Using the randomforest package in R, I am getting 100% accuracy on the training dataset. Here is a reproducible example :
library(randomForest)
#### generate dataset ####
n.obs <- 10000
# two predictors
x <- matrix(NA, ncol=2, nrow=n.obs)
x[,1] <- rnorm(n.obs)
x[,2] <- rnorm(n.obs)
# y is binary. It depend on both predictors, but contains noize
y <- as.factor(1*((x[,1]+x[,2]+rnorm(n.obs))>0))

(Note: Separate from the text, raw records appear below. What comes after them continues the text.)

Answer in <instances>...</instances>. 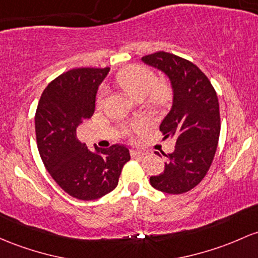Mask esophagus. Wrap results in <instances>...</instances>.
I'll list each match as a JSON object with an SVG mask.
<instances>
[{
  "mask_svg": "<svg viewBox=\"0 0 258 258\" xmlns=\"http://www.w3.org/2000/svg\"><path fill=\"white\" fill-rule=\"evenodd\" d=\"M130 153H131V155L132 157H143L144 154H146V152H143V151H138V149H134L132 148L131 151H130Z\"/></svg>",
  "mask_w": 258,
  "mask_h": 258,
  "instance_id": "34e87169",
  "label": "esophagus"
}]
</instances>
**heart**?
Segmentation results:
<instances>
[{
  "label": "heart",
  "mask_w": 258,
  "mask_h": 258,
  "mask_svg": "<svg viewBox=\"0 0 258 258\" xmlns=\"http://www.w3.org/2000/svg\"><path fill=\"white\" fill-rule=\"evenodd\" d=\"M120 86L135 100L148 95L149 101L154 105H163L170 98V89L165 84L157 83L154 73L143 66H128L123 69L116 77ZM104 93L98 95V105L103 103Z\"/></svg>",
  "instance_id": "obj_1"
}]
</instances>
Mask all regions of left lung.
I'll use <instances>...</instances> for the list:
<instances>
[{
  "instance_id": "left-lung-1",
  "label": "left lung",
  "mask_w": 258,
  "mask_h": 258,
  "mask_svg": "<svg viewBox=\"0 0 258 258\" xmlns=\"http://www.w3.org/2000/svg\"><path fill=\"white\" fill-rule=\"evenodd\" d=\"M170 82L172 104L159 128L164 138L175 140L165 170L151 176L161 192L179 195L197 186L207 174L220 134L219 103L209 79L196 64L172 53L159 52L141 58Z\"/></svg>"
}]
</instances>
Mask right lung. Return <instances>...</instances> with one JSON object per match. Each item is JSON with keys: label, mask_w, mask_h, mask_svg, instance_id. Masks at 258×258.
<instances>
[{"label": "right lung", "mask_w": 258, "mask_h": 258, "mask_svg": "<svg viewBox=\"0 0 258 258\" xmlns=\"http://www.w3.org/2000/svg\"><path fill=\"white\" fill-rule=\"evenodd\" d=\"M110 69H75L44 89L35 114L39 154L46 170L70 196L97 200L111 192L130 151L121 144L89 151L77 138V127L94 114L98 88Z\"/></svg>", "instance_id": "1"}]
</instances>
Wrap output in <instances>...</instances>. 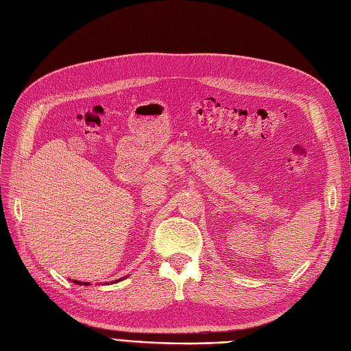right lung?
Here are the masks:
<instances>
[{
  "label": "right lung",
  "mask_w": 351,
  "mask_h": 351,
  "mask_svg": "<svg viewBox=\"0 0 351 351\" xmlns=\"http://www.w3.org/2000/svg\"><path fill=\"white\" fill-rule=\"evenodd\" d=\"M121 280H123V278L117 280V281H112V282H119V281H121ZM73 282H74V284H77V285H82V284H83V285H90L89 282H82V281H77V280H73ZM105 284H108V282H105Z\"/></svg>",
  "instance_id": "add662e5"
}]
</instances>
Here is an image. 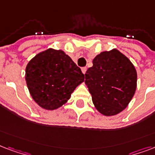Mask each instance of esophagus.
<instances>
[{
	"label": "esophagus",
	"mask_w": 155,
	"mask_h": 155,
	"mask_svg": "<svg viewBox=\"0 0 155 155\" xmlns=\"http://www.w3.org/2000/svg\"><path fill=\"white\" fill-rule=\"evenodd\" d=\"M86 67H82V68H81V72H82V73H83L84 74H86Z\"/></svg>",
	"instance_id": "esophagus-1"
}]
</instances>
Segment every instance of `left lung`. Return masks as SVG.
Returning a JSON list of instances; mask_svg holds the SVG:
<instances>
[{
    "instance_id": "1",
    "label": "left lung",
    "mask_w": 155,
    "mask_h": 155,
    "mask_svg": "<svg viewBox=\"0 0 155 155\" xmlns=\"http://www.w3.org/2000/svg\"><path fill=\"white\" fill-rule=\"evenodd\" d=\"M85 76L93 104L104 116H114L123 111L136 91V69L116 49L95 56L93 66L87 69Z\"/></svg>"
}]
</instances>
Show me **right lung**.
I'll return each mask as SVG.
<instances>
[{"label":"right lung","mask_w":155,"mask_h":155,"mask_svg":"<svg viewBox=\"0 0 155 155\" xmlns=\"http://www.w3.org/2000/svg\"><path fill=\"white\" fill-rule=\"evenodd\" d=\"M26 81L35 101L43 108L54 110L70 99L84 81V74L64 51L48 49L29 62Z\"/></svg>","instance_id":"add662e5"}]
</instances>
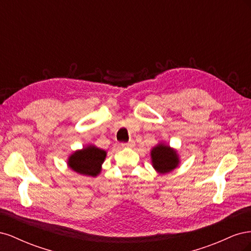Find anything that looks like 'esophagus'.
Here are the masks:
<instances>
[{
	"label": "esophagus",
	"mask_w": 251,
	"mask_h": 251,
	"mask_svg": "<svg viewBox=\"0 0 251 251\" xmlns=\"http://www.w3.org/2000/svg\"><path fill=\"white\" fill-rule=\"evenodd\" d=\"M121 146H123L124 148H134L135 147V141L134 140H130L128 142L121 143Z\"/></svg>",
	"instance_id": "esophagus-1"
}]
</instances>
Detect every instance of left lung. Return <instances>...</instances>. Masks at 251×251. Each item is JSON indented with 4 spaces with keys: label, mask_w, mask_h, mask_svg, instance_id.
<instances>
[{
    "label": "left lung",
    "mask_w": 251,
    "mask_h": 251,
    "mask_svg": "<svg viewBox=\"0 0 251 251\" xmlns=\"http://www.w3.org/2000/svg\"><path fill=\"white\" fill-rule=\"evenodd\" d=\"M151 161L157 173L168 174L178 168L180 157L176 150L161 141L151 150Z\"/></svg>",
    "instance_id": "8db88e82"
}]
</instances>
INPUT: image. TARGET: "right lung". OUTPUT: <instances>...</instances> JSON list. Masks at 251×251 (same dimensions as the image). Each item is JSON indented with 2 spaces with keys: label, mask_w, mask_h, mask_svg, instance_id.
<instances>
[{
  "label": "right lung",
  "mask_w": 251,
  "mask_h": 251,
  "mask_svg": "<svg viewBox=\"0 0 251 251\" xmlns=\"http://www.w3.org/2000/svg\"><path fill=\"white\" fill-rule=\"evenodd\" d=\"M107 157V151L94 144H88L81 150L73 151L67 160L68 168L73 172L88 177H97Z\"/></svg>",
  "instance_id": "obj_1"
}]
</instances>
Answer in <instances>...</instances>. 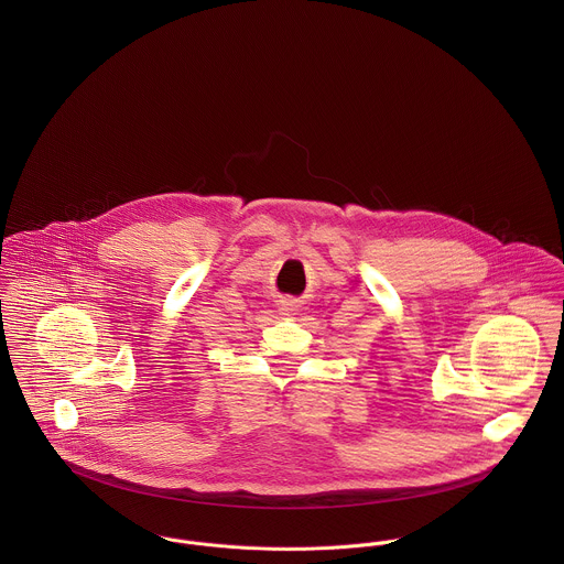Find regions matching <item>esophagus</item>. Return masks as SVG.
Returning a JSON list of instances; mask_svg holds the SVG:
<instances>
[{
    "instance_id": "obj_1",
    "label": "esophagus",
    "mask_w": 564,
    "mask_h": 564,
    "mask_svg": "<svg viewBox=\"0 0 564 564\" xmlns=\"http://www.w3.org/2000/svg\"><path fill=\"white\" fill-rule=\"evenodd\" d=\"M291 306H293V304H291V302H282V311H284V313H289V311H293V308H291Z\"/></svg>"
}]
</instances>
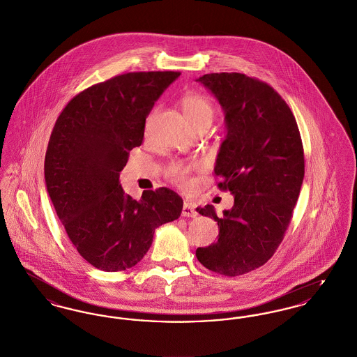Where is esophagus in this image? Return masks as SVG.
Instances as JSON below:
<instances>
[{
  "mask_svg": "<svg viewBox=\"0 0 357 357\" xmlns=\"http://www.w3.org/2000/svg\"><path fill=\"white\" fill-rule=\"evenodd\" d=\"M197 211H195V208L191 206L190 204H187L185 202L183 204V208H182V215L183 217H190V218H195L197 217Z\"/></svg>",
  "mask_w": 357,
  "mask_h": 357,
  "instance_id": "esophagus-1",
  "label": "esophagus"
}]
</instances>
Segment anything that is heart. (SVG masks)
Returning <instances> with one entry per match:
<instances>
[{"instance_id": "obj_1", "label": "heart", "mask_w": 357, "mask_h": 357, "mask_svg": "<svg viewBox=\"0 0 357 357\" xmlns=\"http://www.w3.org/2000/svg\"><path fill=\"white\" fill-rule=\"evenodd\" d=\"M181 107L186 119L195 131L201 127H208L214 116L213 102L201 93H187L181 100ZM150 120L151 116L149 121ZM198 170H201L199 163H172L167 169V176L174 183L182 187H188L191 185V174Z\"/></svg>"}]
</instances>
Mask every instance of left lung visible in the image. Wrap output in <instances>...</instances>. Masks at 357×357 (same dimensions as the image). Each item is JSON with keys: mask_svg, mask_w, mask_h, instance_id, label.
Here are the masks:
<instances>
[{"mask_svg": "<svg viewBox=\"0 0 357 357\" xmlns=\"http://www.w3.org/2000/svg\"><path fill=\"white\" fill-rule=\"evenodd\" d=\"M225 111L227 134L214 172L218 187L234 195V206L215 214L218 242L198 248V261L211 272L236 277L272 258L282 242L305 172L297 121L272 86L237 72L207 73L198 79Z\"/></svg>", "mask_w": 357, "mask_h": 357, "instance_id": "8db88e82", "label": "left lung"}]
</instances>
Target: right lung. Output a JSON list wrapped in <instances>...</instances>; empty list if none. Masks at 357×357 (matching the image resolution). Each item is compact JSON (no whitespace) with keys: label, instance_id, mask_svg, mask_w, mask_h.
Here are the masks:
<instances>
[{"label":"right lung","instance_id":"add662e5","mask_svg":"<svg viewBox=\"0 0 357 357\" xmlns=\"http://www.w3.org/2000/svg\"><path fill=\"white\" fill-rule=\"evenodd\" d=\"M181 72H130L77 93L61 111L44 175L59 220L77 252L102 272L135 266L155 229L178 220L183 201L170 188L124 194L120 171L144 137L153 104Z\"/></svg>","mask_w":357,"mask_h":357}]
</instances>
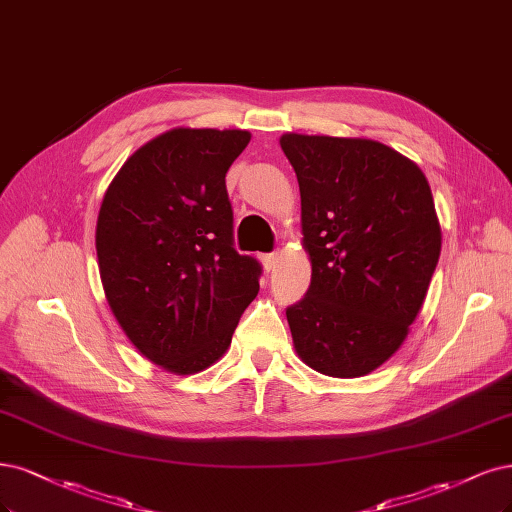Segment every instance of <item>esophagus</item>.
Wrapping results in <instances>:
<instances>
[{
	"mask_svg": "<svg viewBox=\"0 0 512 512\" xmlns=\"http://www.w3.org/2000/svg\"><path fill=\"white\" fill-rule=\"evenodd\" d=\"M277 260H279V254H277V252H273V254H262V256H260V262H262L264 271H273Z\"/></svg>",
	"mask_w": 512,
	"mask_h": 512,
	"instance_id": "1",
	"label": "esophagus"
}]
</instances>
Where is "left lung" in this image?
<instances>
[{
    "instance_id": "1",
    "label": "left lung",
    "mask_w": 512,
    "mask_h": 512,
    "mask_svg": "<svg viewBox=\"0 0 512 512\" xmlns=\"http://www.w3.org/2000/svg\"><path fill=\"white\" fill-rule=\"evenodd\" d=\"M301 190L311 286L286 309L298 358L354 379L390 360L426 301L440 256L432 190L407 156L375 139L286 133Z\"/></svg>"
}]
</instances>
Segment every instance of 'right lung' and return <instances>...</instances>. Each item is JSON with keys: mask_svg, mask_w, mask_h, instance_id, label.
<instances>
[{"mask_svg": "<svg viewBox=\"0 0 512 512\" xmlns=\"http://www.w3.org/2000/svg\"><path fill=\"white\" fill-rule=\"evenodd\" d=\"M250 139L241 129H171L127 158L101 201L105 298L142 356L175 375L218 362L260 290L258 260L233 248L224 182Z\"/></svg>", "mask_w": 512, "mask_h": 512, "instance_id": "1", "label": "right lung"}]
</instances>
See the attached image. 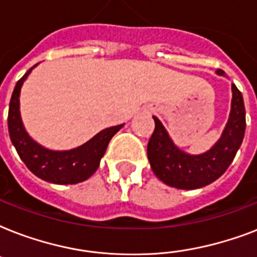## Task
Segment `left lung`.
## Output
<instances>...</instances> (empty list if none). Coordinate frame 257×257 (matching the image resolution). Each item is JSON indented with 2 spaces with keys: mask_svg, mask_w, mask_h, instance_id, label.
Instances as JSON below:
<instances>
[{
  "mask_svg": "<svg viewBox=\"0 0 257 257\" xmlns=\"http://www.w3.org/2000/svg\"><path fill=\"white\" fill-rule=\"evenodd\" d=\"M217 74L224 76L221 69ZM149 139L148 160L153 173L169 187L196 189L217 180L227 171L243 143L245 132V108L241 92L232 84V109L228 124L213 148L203 155H188L180 151L165 131L159 118Z\"/></svg>",
  "mask_w": 257,
  "mask_h": 257,
  "instance_id": "left-lung-1",
  "label": "left lung"
}]
</instances>
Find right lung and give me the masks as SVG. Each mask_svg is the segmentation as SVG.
Listing matches in <instances>:
<instances>
[{"instance_id":"1","label":"right lung","mask_w":257,"mask_h":257,"mask_svg":"<svg viewBox=\"0 0 257 257\" xmlns=\"http://www.w3.org/2000/svg\"><path fill=\"white\" fill-rule=\"evenodd\" d=\"M33 68H30L18 80L10 98L8 114L10 140L28 169L40 179L53 184L81 183L97 171L109 141L124 124L104 129L88 143L70 151H49L38 145L25 132L20 116V92L22 82L25 81Z\"/></svg>"}]
</instances>
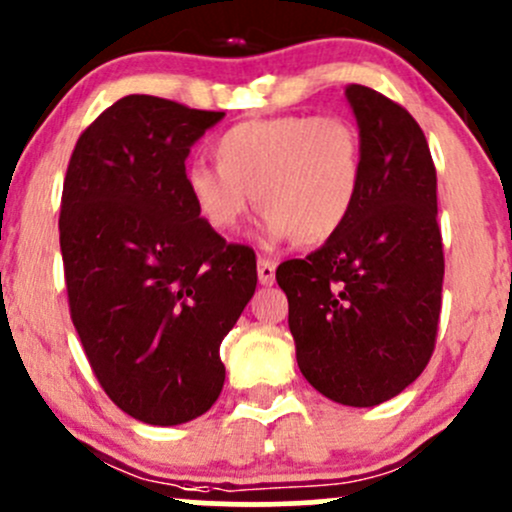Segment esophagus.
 <instances>
[{
  "label": "esophagus",
  "mask_w": 512,
  "mask_h": 512,
  "mask_svg": "<svg viewBox=\"0 0 512 512\" xmlns=\"http://www.w3.org/2000/svg\"><path fill=\"white\" fill-rule=\"evenodd\" d=\"M258 283L261 285H273L275 283V263L268 258H258Z\"/></svg>",
  "instance_id": "esophagus-1"
}]
</instances>
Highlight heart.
I'll return each mask as SVG.
<instances>
[{
  "mask_svg": "<svg viewBox=\"0 0 512 512\" xmlns=\"http://www.w3.org/2000/svg\"><path fill=\"white\" fill-rule=\"evenodd\" d=\"M212 154L217 166L198 162L183 174L212 232H237L256 195L266 244L319 246L341 232L363 193V135L341 116L244 120L217 137Z\"/></svg>",
  "mask_w": 512,
  "mask_h": 512,
  "instance_id": "obj_1",
  "label": "heart"
}]
</instances>
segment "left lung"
<instances>
[{
	"mask_svg": "<svg viewBox=\"0 0 512 512\" xmlns=\"http://www.w3.org/2000/svg\"><path fill=\"white\" fill-rule=\"evenodd\" d=\"M365 147L350 220L307 258L280 263L297 365L343 406H377L426 370L440 319L438 179L421 125L370 86H346Z\"/></svg>",
	"mask_w": 512,
	"mask_h": 512,
	"instance_id": "1",
	"label": "left lung"
}]
</instances>
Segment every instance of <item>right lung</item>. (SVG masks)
I'll use <instances>...</instances> for the list:
<instances>
[{
	"instance_id": "1",
	"label": "right lung",
	"mask_w": 512,
	"mask_h": 512,
	"mask_svg": "<svg viewBox=\"0 0 512 512\" xmlns=\"http://www.w3.org/2000/svg\"><path fill=\"white\" fill-rule=\"evenodd\" d=\"M225 118L130 94L82 132L60 249L72 324L103 392L149 426L203 416L225 384L222 338L256 290V254L195 212L186 159Z\"/></svg>"
}]
</instances>
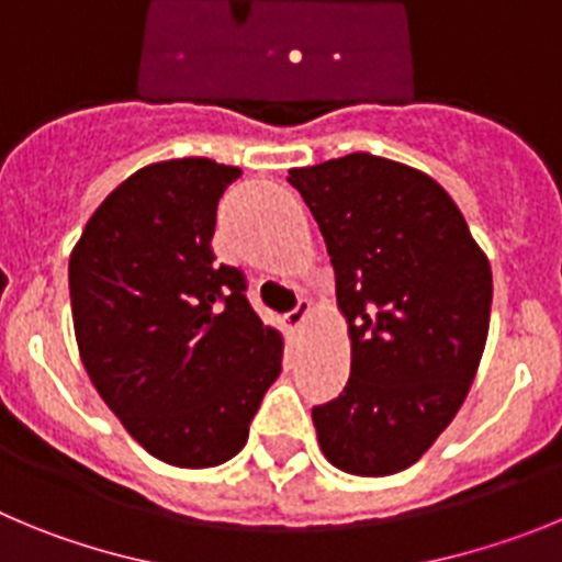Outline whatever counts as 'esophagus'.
<instances>
[{
    "label": "esophagus",
    "mask_w": 562,
    "mask_h": 562,
    "mask_svg": "<svg viewBox=\"0 0 562 562\" xmlns=\"http://www.w3.org/2000/svg\"><path fill=\"white\" fill-rule=\"evenodd\" d=\"M307 313H311V302H307V300L296 302V307H293V311L285 316L288 327H291V330H300L302 322H305V318H307Z\"/></svg>",
    "instance_id": "esophagus-1"
}]
</instances>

# split the dataset in two halves
split <- round(n.obs/2, 0)
x.train <- x[1:split,]
x.test <- x[(split+1):n.obs,]
y.train <- y[1:split]
y.test <- y[(split+1):n.obs]
#### train the forest ####
fit <- randomForest(x=x.train,
y=y.train,
ntree=1000,
mtry=2,
keep.forest=T)
#### Predict both sets ####
predictions.train <- predict(fit, newdata = x.train)
predictions.test <- predict(fit, newdata = x.test)
#### Compute accuracy on both sets ####
sum(predictions.train == y.train)/length(y.train) # 100% accuracy
sum(predictions.test == y.test)/length(y.test) # ~77% accuracy
Note that I am not interested in the OOB error. In Breiman's original paper, it is mentionned that overfitting is not an issue with this algorithm. What am I missing?